_Selected excerpt_.
Yet instead of representing the American people as a whole, it’s becoming increasingly clear that Raimondo is negotiating on behalf of just one small fraction of it: namely, Big Tech companies. As she pleads the industry’s case on a global stage, the consequences for international digital privacy and data sovereignty are potentially dire.

Last December, Sen. Elizabeth Warren (D-MA) attacked Secretary Raimondo for “lobbying on behalf of Big Tech companies overseas,” and it’s easy to see why. Deemed “tech’s favorite Biden official,” by Axios for defending American tech companies from European regulators, Raimondo’s sympathy with Big Tech’s agenda has become even more obvious in these high-stakes negotiations.

Consider data, part of the lifeblood of international trade and one of the world’s most valuable resources. Even Amazon, recognized by most as an e-commerce company, generates more than half of its profits from its cloud computing branch, Amazon Web Services (AWS). Similarly, Google and Facebook make the vast majority of their money through targeted advertisements based on surveillance dossiers. Big Tech relies on data for profits through a business model that aims to monopolize the collection, control, and transfer of data worldwide.

At the heart of Big Tech’s trade agenda for IPEF and TTC is the demand for free cross-border data flows. To obtain this, the tech lobby recommends banning data localization and watering down data privacy protections. Data localization rules require companies to store and process certain types of data (often personal or financial) where it is extracted, which hurts Big Tech’s bottom line, as massive data centers largely located in the U.S. have lower operational costs. For developing nations, of course, data localization bans will only increase tech monopolies’ ghost-like extractivist model.

_Exercise_.
Can you reproduce the passage on Raimondo and Big Tech word for word, from "Yet instead of" up to and including "are potentially dire."?

_Data section_.
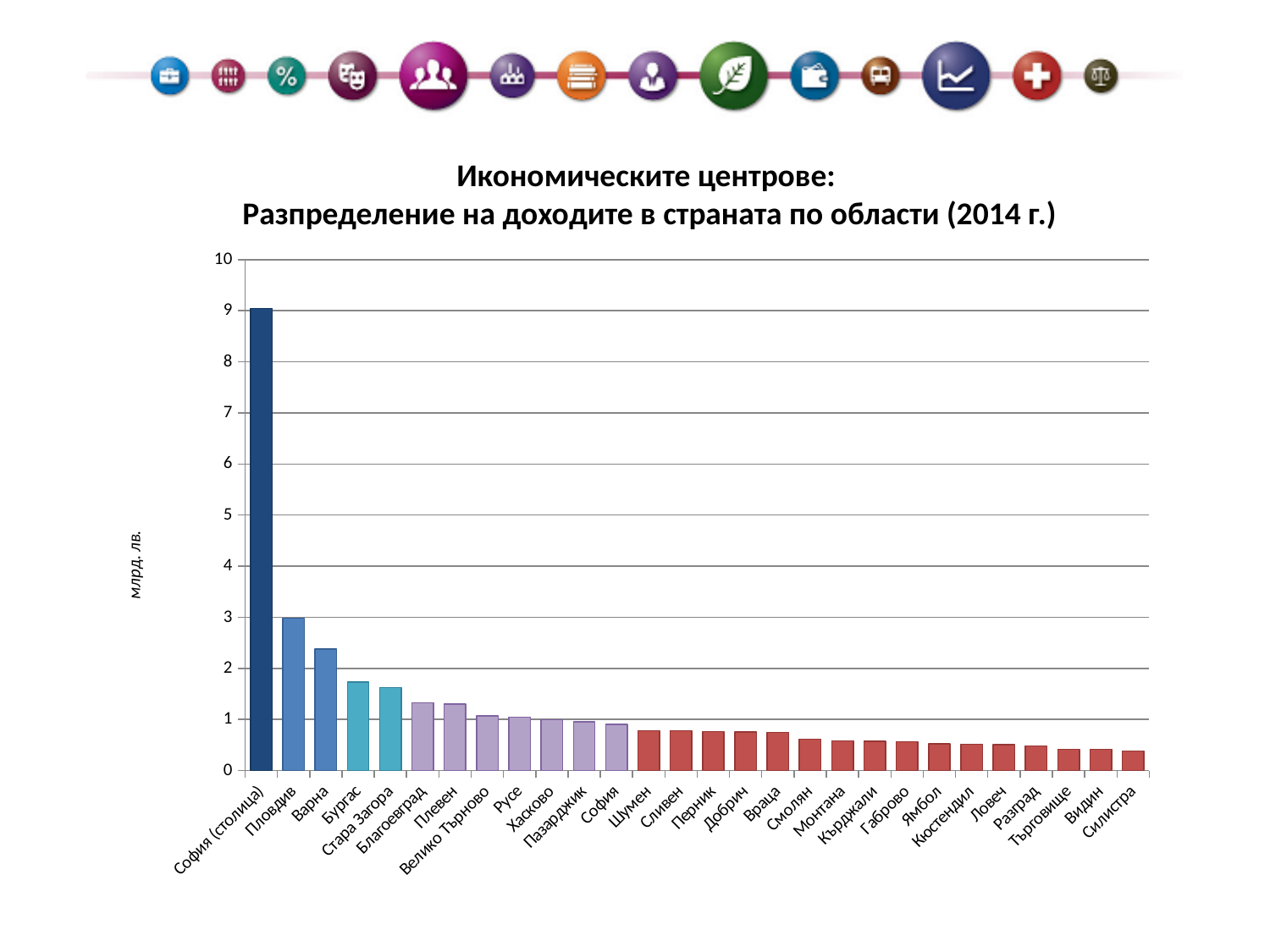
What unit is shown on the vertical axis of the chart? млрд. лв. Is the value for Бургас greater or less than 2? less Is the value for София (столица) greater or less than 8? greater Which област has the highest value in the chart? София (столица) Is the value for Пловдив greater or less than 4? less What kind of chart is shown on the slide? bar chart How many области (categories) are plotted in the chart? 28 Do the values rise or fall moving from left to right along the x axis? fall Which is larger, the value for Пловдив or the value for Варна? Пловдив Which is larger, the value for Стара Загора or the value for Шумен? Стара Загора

_Your solution_.
Yet instead of representing the American people as a whole, it’s becoming increasingly clear that Raimondo is negotiating on behalf of just one small fraction of it: namely, Big Tech companies. As she pleads the industry’s case on a global stage, the consequences for international digital privacy and data sovereignty are potentially dire.